TEXTE FOURNI.
* * *
Entretien
avec Fabrice Tarrit, président de l’association « Survie »
En cette 30e année de
l’association Survie et des 10 ans de la mort de François Xavier Verschave, son
co-fondateur, le mensuel Billet d’Afrique fait le point avec le président de
Survie, Fabrice Tarrit.
Quel rôle a joué Survie
dans la définition du terme de Françafrique et sa popularisation ? Certains
disent que ce terme était utilisé avant les écrits de Verschave, cofondateur et
ancien président de l’association.
Fabrice Tarrit : Pour minimiser l’apport de Survie au débat sur les relations francoafricaines,
certains journalistes insistent sur le fait que l’expression « France-Afrique »
a été utilisée par le président ivoirien Houphouët-Boigny pour évoquer une communauté
de destin, un peu idyllique. Mais on pourrait également citer un discours
prononcé en 1951 par le ministre de la France d’Outremer, François Mitterrand,
sur les relations franco-camerounaises, dans lequel il incitait à faire «
triompher l’idée de ce vaste ensemble, de cette grande unité que doit
constituer le couple France-Afrique ». Cette citation peu connue apporte un éclairage
supplémentaire sur les racines idéologiques de la politique menée durant ses
deux mandats, puis par les socialistes arrivés au pouvoir dans son sillage.
L’expression « Françafrique », avec sa connotation
volontairement plus sulfureuse, autour du jeu de mot sur « fric » a été
popularisée à partir de 1998 par François-Xavier Verschave, mais elle était
présente dès octobre 1994 dans son ouvrage sur le Rwanda, Complicité de génocide,
et dans ses articles de Billets d’Afrique. « Françafrique »
est issu d’un cheminement intellectuel qui a conduit Verschave à découvrir la persistance
de mécanismes de domination de la France sur ses anciennes colonies, officiels
ou occultes, masqués par un discours sur une France supposée « aider » l’Afrique.
* * *
Items enregistrés du jeu de données.
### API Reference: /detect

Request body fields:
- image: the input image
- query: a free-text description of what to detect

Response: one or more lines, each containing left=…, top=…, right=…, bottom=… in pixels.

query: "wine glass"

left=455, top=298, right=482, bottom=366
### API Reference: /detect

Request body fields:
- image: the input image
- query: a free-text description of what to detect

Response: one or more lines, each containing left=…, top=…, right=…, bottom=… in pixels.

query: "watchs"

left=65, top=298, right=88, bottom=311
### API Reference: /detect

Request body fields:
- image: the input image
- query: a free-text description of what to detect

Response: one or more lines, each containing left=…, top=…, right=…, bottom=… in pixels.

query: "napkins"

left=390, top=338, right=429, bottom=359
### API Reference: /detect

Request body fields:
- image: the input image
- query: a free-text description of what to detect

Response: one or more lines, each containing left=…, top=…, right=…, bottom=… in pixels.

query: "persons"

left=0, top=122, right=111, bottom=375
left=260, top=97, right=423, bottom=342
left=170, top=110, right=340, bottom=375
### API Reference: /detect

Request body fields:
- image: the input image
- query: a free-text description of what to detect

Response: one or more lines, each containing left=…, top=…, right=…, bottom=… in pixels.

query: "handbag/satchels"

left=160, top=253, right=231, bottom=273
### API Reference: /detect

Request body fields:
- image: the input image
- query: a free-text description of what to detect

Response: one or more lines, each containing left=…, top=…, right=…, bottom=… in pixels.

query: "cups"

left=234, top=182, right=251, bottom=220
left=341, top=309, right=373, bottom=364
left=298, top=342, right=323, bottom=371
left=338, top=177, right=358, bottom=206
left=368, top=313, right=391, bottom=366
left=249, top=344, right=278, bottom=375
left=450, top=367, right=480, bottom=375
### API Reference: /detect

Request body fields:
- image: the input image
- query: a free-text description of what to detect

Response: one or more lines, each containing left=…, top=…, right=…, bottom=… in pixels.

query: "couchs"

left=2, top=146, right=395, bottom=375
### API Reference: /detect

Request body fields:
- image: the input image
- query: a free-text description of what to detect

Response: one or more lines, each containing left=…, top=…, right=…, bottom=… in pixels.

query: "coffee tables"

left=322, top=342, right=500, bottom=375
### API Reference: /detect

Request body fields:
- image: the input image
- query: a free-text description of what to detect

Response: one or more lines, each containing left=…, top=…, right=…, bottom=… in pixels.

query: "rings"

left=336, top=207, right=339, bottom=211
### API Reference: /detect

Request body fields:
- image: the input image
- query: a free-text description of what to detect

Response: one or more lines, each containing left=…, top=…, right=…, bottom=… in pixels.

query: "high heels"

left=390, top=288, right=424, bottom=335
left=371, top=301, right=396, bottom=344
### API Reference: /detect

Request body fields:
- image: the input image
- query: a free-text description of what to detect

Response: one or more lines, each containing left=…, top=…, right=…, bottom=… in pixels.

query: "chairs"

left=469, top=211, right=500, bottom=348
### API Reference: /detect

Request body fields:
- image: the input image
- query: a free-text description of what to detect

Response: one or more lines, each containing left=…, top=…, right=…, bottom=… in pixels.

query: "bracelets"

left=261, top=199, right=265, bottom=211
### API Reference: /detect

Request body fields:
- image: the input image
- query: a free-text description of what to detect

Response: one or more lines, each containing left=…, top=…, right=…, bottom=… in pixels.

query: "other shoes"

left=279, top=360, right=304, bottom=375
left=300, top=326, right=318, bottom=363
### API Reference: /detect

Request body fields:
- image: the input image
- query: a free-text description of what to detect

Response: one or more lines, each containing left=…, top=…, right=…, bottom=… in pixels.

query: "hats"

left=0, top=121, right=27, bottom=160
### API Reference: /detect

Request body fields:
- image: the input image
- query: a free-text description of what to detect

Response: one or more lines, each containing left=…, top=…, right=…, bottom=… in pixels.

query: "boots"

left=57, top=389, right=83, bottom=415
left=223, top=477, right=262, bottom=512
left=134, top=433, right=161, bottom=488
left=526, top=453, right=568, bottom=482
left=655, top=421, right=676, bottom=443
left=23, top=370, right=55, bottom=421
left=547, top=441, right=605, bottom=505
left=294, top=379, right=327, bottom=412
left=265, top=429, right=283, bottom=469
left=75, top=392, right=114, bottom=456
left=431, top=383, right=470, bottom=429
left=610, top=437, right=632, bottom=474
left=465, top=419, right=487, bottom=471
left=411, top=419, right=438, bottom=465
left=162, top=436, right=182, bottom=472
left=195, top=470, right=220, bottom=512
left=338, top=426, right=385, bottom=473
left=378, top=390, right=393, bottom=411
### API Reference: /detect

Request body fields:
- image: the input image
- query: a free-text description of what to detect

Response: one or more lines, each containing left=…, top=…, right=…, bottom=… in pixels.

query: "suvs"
* * *
PROBLÈMES À RÉSOUDRE.
1. Dans l'entretien avec Fabrice Tarrit, pourquoi certains journalistes insistent-ils sur l'emploi de l'expression « France-Afrique » par Houphouët-Boigny ? Répondre en une à trois phrases.
2. Recopier fidèlement le passage de l'entretien avec Fabrice Tarrit qui commence par « En cette 30e » et se termine par « Survie, Fabrice Tarrit. ».

RÉPONSES AUX TÂCHES.
1. Selon Fabrice Tarrit, ces journalistes le font pour minimiser l'apport de Survie au débat sur les relations entre la France et l'Afrique.

2.
En cette 30e année de
l’association Survie et des 10 ans de la mort de François Xavier Verschave, son
co-fondateur, le mensuel Billet d’Afrique fait le point avec le président de
Survie, Fabrice Tarrit.